-- Supplied information start --
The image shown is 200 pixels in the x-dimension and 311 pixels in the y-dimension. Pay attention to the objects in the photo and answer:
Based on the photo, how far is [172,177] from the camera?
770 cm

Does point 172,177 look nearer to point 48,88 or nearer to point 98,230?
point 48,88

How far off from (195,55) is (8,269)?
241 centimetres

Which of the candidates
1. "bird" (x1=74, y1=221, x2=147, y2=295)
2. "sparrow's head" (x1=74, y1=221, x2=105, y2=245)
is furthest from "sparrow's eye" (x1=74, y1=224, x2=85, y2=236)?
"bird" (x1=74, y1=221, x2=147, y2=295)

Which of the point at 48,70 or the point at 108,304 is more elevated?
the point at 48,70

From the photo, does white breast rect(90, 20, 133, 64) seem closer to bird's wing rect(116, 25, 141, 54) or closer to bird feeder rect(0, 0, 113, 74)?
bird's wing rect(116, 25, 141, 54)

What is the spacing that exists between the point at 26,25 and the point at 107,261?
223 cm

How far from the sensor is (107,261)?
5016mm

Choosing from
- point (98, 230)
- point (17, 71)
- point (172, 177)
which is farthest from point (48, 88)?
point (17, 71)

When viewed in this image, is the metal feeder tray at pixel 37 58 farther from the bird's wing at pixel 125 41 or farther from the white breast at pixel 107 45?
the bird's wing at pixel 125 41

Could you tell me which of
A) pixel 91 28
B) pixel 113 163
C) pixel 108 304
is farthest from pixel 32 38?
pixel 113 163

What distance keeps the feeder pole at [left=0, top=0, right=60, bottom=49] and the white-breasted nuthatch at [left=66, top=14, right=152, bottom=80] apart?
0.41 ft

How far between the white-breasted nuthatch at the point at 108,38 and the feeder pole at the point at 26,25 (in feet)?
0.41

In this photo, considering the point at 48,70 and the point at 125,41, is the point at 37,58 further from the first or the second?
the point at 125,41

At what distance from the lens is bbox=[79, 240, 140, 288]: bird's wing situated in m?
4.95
-- Supplied information end --
• _Objective_
Edit the records from the line containing "In this photo, considering" through the end of the records, inclusive, changing "further" to "farther" and keeping everything else the same.

• _Response_
In this photo, considering the point at 48,70 and the point at 125,41, is the point at 37,58 farther from the first or the second?
the point at 125,41

At what distance from the lens is bbox=[79, 240, 140, 288]: bird's wing situated in m?
4.95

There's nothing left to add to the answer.